[SUPPLIED DATA]
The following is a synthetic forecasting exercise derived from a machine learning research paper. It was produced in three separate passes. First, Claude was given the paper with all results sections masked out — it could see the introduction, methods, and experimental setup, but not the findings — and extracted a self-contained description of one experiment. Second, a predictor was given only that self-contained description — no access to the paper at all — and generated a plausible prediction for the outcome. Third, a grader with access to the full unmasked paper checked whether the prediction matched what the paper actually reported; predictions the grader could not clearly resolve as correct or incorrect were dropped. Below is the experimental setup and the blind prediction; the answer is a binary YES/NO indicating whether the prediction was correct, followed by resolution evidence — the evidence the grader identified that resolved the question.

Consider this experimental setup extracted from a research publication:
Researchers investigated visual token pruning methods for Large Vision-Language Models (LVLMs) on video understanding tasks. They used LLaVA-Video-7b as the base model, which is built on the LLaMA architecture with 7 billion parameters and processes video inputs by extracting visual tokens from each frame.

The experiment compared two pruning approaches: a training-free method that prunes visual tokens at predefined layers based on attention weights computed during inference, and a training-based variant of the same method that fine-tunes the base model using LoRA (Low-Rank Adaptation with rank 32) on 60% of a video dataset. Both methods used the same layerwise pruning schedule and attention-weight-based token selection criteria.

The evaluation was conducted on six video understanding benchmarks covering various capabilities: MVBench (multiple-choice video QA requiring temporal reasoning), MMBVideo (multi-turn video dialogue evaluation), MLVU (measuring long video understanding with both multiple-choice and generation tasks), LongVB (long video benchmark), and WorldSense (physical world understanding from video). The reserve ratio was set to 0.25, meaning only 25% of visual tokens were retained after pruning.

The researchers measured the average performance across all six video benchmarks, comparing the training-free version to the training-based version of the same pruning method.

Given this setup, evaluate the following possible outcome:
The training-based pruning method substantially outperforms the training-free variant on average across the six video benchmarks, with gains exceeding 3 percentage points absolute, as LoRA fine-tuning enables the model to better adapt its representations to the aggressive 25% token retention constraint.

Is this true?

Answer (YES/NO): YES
[/SUPPLIED DATA]
From the entries above, give again exactly the lines running from the line with "Given this setup, evaluate" to the line with "The training-based pruning"; include both of those lines.

> _RESPONSE AREA_:
Given this setup, evaluate the following possible outcome:
The training-based pruning method substantially outperforms the training-free variant on average across the six video benchmarks, with gains exceeding 3 percentage points absolute, as LoRA fine-tuning enables the model to better adapt its representations to the aggressive 25% token retention constraint.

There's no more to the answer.